--- Start of THE DATA ---

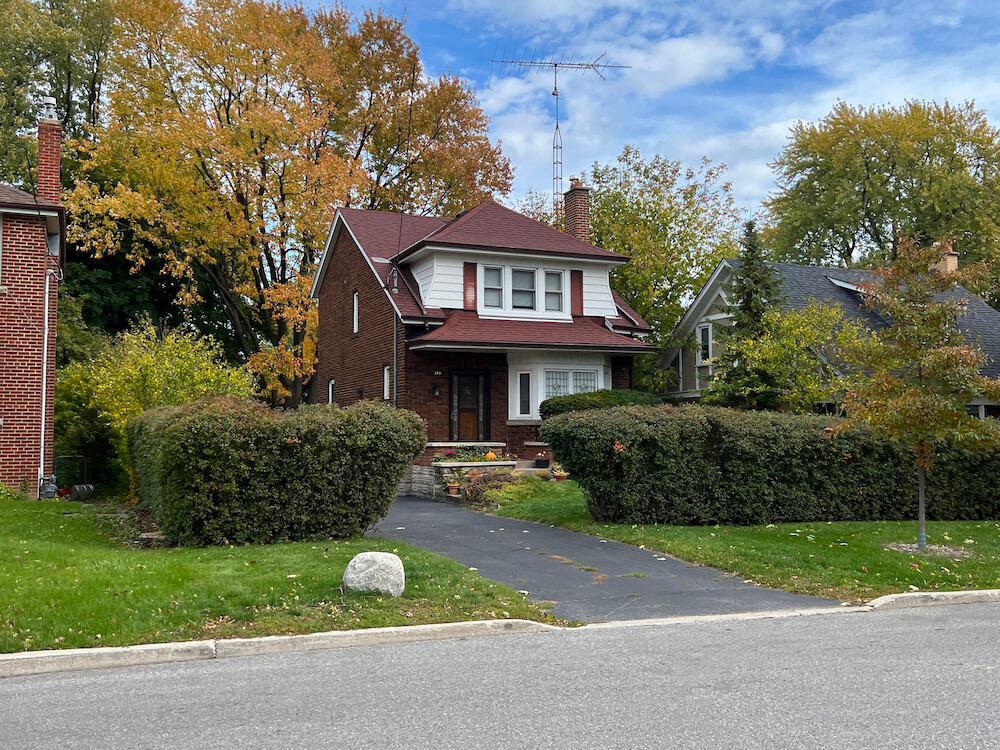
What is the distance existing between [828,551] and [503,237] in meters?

--- End of THE DATA ---
--- Start of THE DATA ---

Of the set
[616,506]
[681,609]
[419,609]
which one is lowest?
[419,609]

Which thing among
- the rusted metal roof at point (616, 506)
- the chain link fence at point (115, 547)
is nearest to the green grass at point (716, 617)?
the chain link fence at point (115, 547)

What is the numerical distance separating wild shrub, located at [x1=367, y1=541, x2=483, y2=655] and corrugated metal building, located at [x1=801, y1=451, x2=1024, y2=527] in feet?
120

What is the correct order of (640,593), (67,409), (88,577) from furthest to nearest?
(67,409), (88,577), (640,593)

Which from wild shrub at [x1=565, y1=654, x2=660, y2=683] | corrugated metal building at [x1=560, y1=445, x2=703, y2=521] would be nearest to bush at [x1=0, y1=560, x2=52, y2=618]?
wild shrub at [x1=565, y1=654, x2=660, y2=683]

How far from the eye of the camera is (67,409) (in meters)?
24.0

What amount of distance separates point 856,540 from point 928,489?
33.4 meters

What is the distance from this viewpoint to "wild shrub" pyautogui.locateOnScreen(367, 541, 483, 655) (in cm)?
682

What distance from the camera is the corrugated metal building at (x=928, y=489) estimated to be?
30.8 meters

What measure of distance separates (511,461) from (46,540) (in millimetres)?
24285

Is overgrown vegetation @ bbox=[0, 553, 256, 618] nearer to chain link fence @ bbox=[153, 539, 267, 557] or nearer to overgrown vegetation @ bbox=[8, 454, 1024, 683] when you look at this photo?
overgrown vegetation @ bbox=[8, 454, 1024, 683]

--- End of THE DATA ---

▸ CHALLENGE
Please rewrite the lines from the one with "What is the correct" up to and including the one with "(67,409), (88,577), (640,593)", replacing "furthest" with "farthest" and keeping everything else the same.

▸ ANSWER FOR THIS EXERCISE
What is the correct order of (640,593), (67,409), (88,577) from farthest to nearest?
(67,409), (88,577), (640,593)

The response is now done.